Text provided Start Marker

4. digit_sum - How to do the challenge?


#1

Okay so I figured out how to get the answer they are looking for

def digit_sum(n):
    x = str(n)
    n = 0
    for y in x:
        n += int(y)
    return n

However, I looked into the hint box and there is a challenge where it asks you to use modulo and floor division

If you're looking for a challenge, try this: to get the rightmost digit of a number, you can modulo (%) the number by 10. To remove the rightmost digit you can floor divide (//) the number by 10. (Don't worry if you're not familiar with floor division—you can look up the documentation here. Remember, this is a challenge!)
Try working this into a pattern to isolate all of the digits and add them to a total.

I am wondering how this would be done? My thoughts is that you would probably want to use a for/if-break loop. to take the numbers seperately, add them into a variable and break once your it hits a 0. But I have no idea how I would get it to loop once as

x % 10

then the next time it loops do

(x // 10) % 10

and then continue to add ") // 10)" until it breaks by receiving '0'.

Text provided End Marker
Given information Start Marker

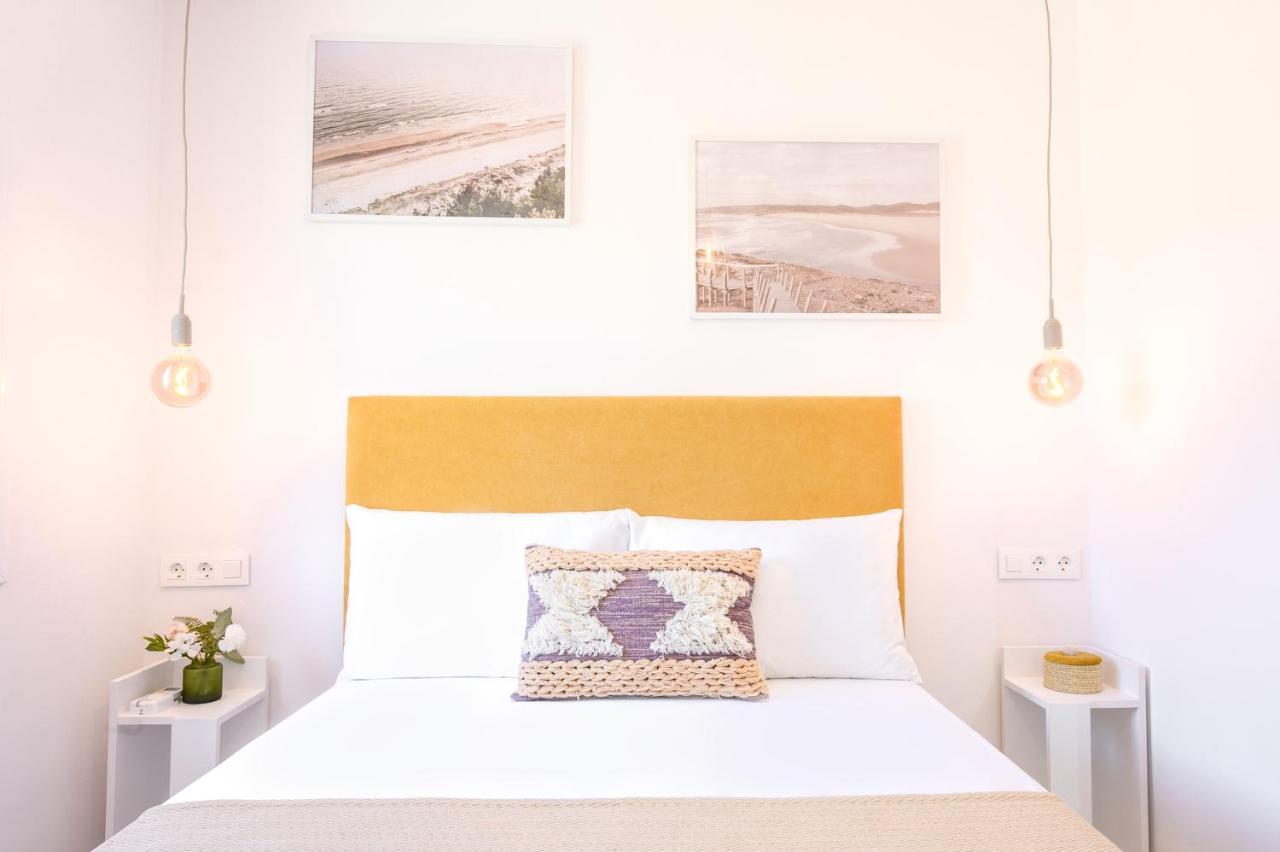 2 Bedroom, New, 1 Min To The Beach, City Center- Picasso By 10Tosea Fuengirola Bagian luar foto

Given information End Marker

Task requirements:
A. In the digit_sum thread, what does the hint say to do to get the rightmost digit of a number?
B. Please return this stretch of the digit_sum thread word for word: begin at the words "Okay so I figured" and stop after "is a challenge!)".

Exercise answers:
A. Modulo (%) the number by 10.

B.
Okay so I figured out how to get the answer they are looking for

def digit_sum(n):
    x = str(n)
    n = 0
    for y in x:
        n += int(y)
    return n

However, I looked into the hint box and there is a challenge where it asks you to use modulo and floor division

If you're looking for a challenge, try this: to get the rightmost digit of a number, you can modulo (%) the number by 10. To remove the rightmost digit you can floor divide (//) the number by 10. (Don't worry if you're not familiar with floor division—you can look up the documentation here. Remember, this is a challenge!)